La mégastructure contemporaine au crible du complexe méthodologique : critique, histoire, théorie

Directeur de thèse : Daniel ESTEVEZ et Jean-Pierre CHUPIN
Laboratoire L.R.A – ENSA Toulouse / Faculté de l’Aménagement de l’Université de Montréal /ED TESC
Rencontres Doctorales – 2015
MOTS CLÉS : Méthodologie, Mégastructure, Projet, Interprétation, Performativité, Réflexivité

RÉSUMÉ :
Certaines mégastructures contemporaines, inachevées ou délaissées après un premier usage, reprennent parfois vie à force d’initiatives habitantes ou communautaires. Elles se caractérisent par la disjonction entre un projet initial fortement formalisé et ce qui s’apparente souvent à un réinvestissement informel. Dans leurs brutales juxtapositions, ces grandes architectures urbaines abandonnées recèlent une valeur de complexité qui met au défi non seulement les savoirs professionnels, mais plus encore, la pertinence des outils disponibles pour le chercheur en architecture.
Cet enjeu avait déjà été souligné par l’école hollandaise des années 1960 (Van Eyck, 1962; Bakema, 1962 ; Hertzberger, 1991) qui voyait dans les interprétations individuelles de formes urbaines historiques (arènes, palais) des pistes pour orienter la production de la ville contemporaine. Identifiant dans les phénomènes contemporains de grandes architectures urbaines réinvesties une intensification de ces questionnements, la présente communication propose une approche méthodologique construite aux fins d’expliciter la complexité des phénomènes constitutifs de ces architectures.

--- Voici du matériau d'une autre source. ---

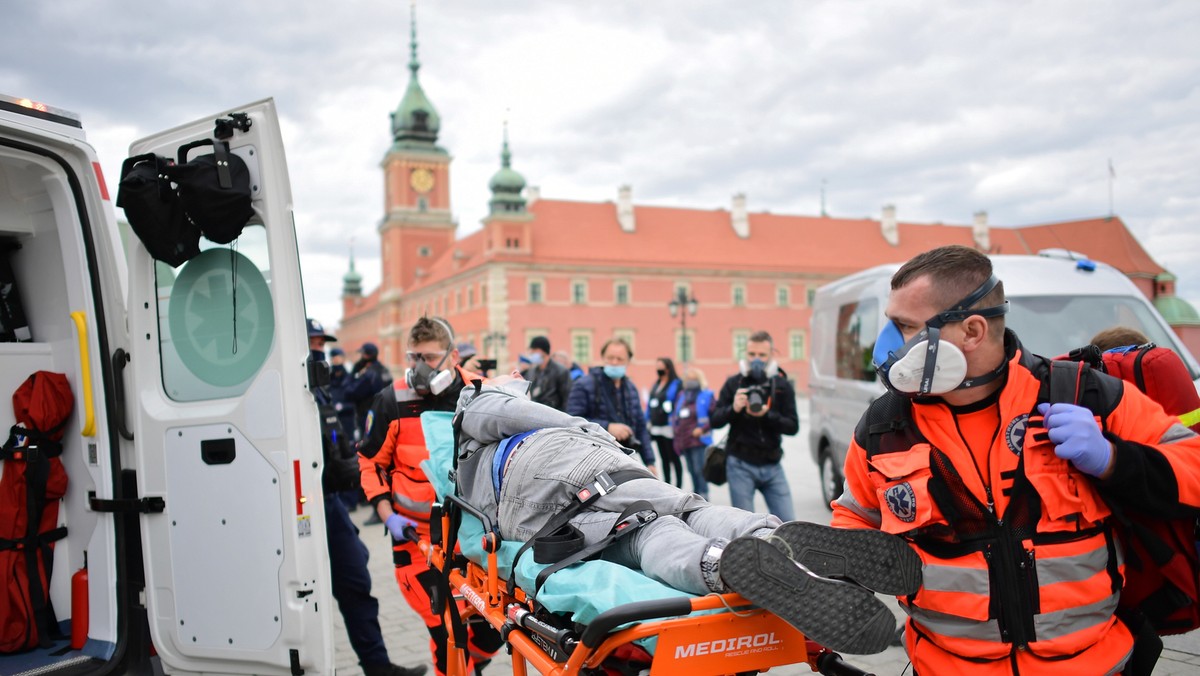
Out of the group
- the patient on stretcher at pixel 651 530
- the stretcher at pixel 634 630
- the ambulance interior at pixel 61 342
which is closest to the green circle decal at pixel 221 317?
the ambulance interior at pixel 61 342

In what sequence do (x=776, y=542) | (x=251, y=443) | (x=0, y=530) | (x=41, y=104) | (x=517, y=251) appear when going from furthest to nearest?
(x=517, y=251) < (x=0, y=530) < (x=41, y=104) < (x=251, y=443) < (x=776, y=542)

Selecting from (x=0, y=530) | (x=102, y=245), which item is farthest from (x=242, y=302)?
(x=0, y=530)

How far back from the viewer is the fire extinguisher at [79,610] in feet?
12.5

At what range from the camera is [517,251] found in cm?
6272

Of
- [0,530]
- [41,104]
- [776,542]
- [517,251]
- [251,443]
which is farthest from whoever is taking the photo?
[517,251]

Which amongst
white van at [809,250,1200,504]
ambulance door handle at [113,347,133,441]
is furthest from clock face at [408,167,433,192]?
ambulance door handle at [113,347,133,441]

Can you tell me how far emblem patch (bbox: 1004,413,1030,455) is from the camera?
207cm

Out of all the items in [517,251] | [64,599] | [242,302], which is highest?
[517,251]

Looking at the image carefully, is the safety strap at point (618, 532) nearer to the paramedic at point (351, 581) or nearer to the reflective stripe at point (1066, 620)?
the reflective stripe at point (1066, 620)

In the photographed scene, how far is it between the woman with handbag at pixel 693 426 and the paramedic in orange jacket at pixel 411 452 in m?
5.18

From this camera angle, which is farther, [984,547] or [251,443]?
[251,443]

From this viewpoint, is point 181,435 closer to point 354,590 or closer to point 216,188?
point 216,188

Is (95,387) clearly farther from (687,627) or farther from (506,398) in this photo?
(687,627)

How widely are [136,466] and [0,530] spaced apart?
981mm
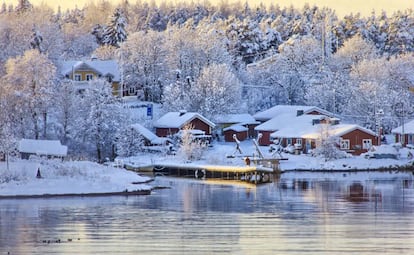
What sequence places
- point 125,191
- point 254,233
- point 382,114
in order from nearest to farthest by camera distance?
point 254,233 → point 125,191 → point 382,114

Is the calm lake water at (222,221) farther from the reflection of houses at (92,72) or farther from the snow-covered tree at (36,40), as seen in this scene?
the snow-covered tree at (36,40)

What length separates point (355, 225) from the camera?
123 feet

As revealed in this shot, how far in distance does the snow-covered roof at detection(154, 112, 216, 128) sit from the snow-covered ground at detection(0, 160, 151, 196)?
2168 cm

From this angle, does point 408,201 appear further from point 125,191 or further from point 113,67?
point 113,67

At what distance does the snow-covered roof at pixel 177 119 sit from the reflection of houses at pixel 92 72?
1038cm

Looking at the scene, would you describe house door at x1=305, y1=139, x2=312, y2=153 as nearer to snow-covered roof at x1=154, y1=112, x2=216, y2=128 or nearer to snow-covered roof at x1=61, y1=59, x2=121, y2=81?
snow-covered roof at x1=154, y1=112, x2=216, y2=128

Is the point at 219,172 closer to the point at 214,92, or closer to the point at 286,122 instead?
the point at 286,122

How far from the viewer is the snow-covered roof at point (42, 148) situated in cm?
6209

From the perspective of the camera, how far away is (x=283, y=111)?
85.8 metres

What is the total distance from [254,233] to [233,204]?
10.6 metres

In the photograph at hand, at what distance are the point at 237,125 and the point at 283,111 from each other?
5.47 m

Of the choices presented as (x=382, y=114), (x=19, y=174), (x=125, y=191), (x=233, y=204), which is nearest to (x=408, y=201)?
(x=233, y=204)

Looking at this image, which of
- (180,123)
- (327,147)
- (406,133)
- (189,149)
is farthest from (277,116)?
(189,149)

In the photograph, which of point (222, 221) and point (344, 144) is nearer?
point (222, 221)
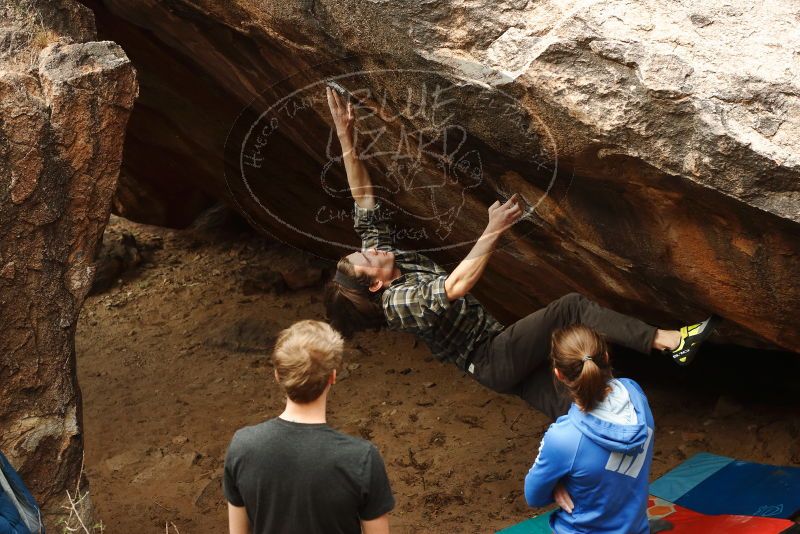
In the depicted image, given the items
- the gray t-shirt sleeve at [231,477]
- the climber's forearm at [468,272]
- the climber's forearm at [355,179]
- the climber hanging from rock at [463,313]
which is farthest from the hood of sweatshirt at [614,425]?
the climber's forearm at [355,179]

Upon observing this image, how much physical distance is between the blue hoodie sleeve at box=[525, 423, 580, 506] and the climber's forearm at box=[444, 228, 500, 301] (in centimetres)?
64

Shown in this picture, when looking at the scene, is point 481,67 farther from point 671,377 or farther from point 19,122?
point 671,377


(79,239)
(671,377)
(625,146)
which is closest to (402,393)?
(671,377)

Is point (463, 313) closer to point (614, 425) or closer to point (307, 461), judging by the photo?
point (614, 425)

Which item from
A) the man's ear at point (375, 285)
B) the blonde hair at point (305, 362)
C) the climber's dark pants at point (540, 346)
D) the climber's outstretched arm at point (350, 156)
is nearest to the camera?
the blonde hair at point (305, 362)

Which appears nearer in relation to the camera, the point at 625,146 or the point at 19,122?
the point at 625,146

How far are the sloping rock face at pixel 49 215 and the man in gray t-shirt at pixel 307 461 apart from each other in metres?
1.55

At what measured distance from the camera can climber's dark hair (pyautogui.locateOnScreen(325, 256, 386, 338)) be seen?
338 cm

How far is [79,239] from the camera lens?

La Florence House (Johannesburg), la Torre David (Caracas), le Bowling de la Porte de la Chapelle (Paris) ou l’aéroport Tempelhof (Berlin) sont autant de cas identifiés pour porter ce questionnement. Dans le cadre de cette communication, nous nous concentrerons sur un hôpital inachevé à Buenos Aires, El Elefante Blanco. Abandonnée depuis 80 années et partiellement réinvestie par des familles à des fins de logement, cette grande architecture constitue la situation de recherche sur laquelle se sont construits ces premiers questionnements méthodologiques.
Notre dispositif analytique convoque à la fois un travail de terrain immersif (l’investissement physique du lieu aux fins d’analyser le réinvestissement informel), un travail théorique (la mégastructure comme cadre théorique à visée rétroactive) et un positionnement historique. Cette posture multiple amène le chercheur à solliciter dans une même recherche : connaissances historiques, hypothèses théoriques et écoute du présent. La dynamique de recherche ainsi constituée s’inscrit dans une alternance entre attention précise portée à la situation étudiée et mise à l’épreuve des hypothèses théoriques mobilisées. Cette navigation initie une « conversation réflexive avec les matériaux de la situation » (Schön, 1983) qui traverse l’ensemble des dispositions de la conception du projet. En associant un déjà-là (empirique) avec un déjà-vu (théorique), le chercheur construit un protocole de recherche analogue à certaines opérations fondamentales du projet : sélectionner, réorganiser, relier, associer, interpréter. Ces opérations peuvent notamment être rapprochées de la lecture active défendue par Giancarlo de Carlo, voire du regard producteur (Steinmann, 1997) entendu comme acte interprétatif permettant de manipuler les fragments d’une situation réelle.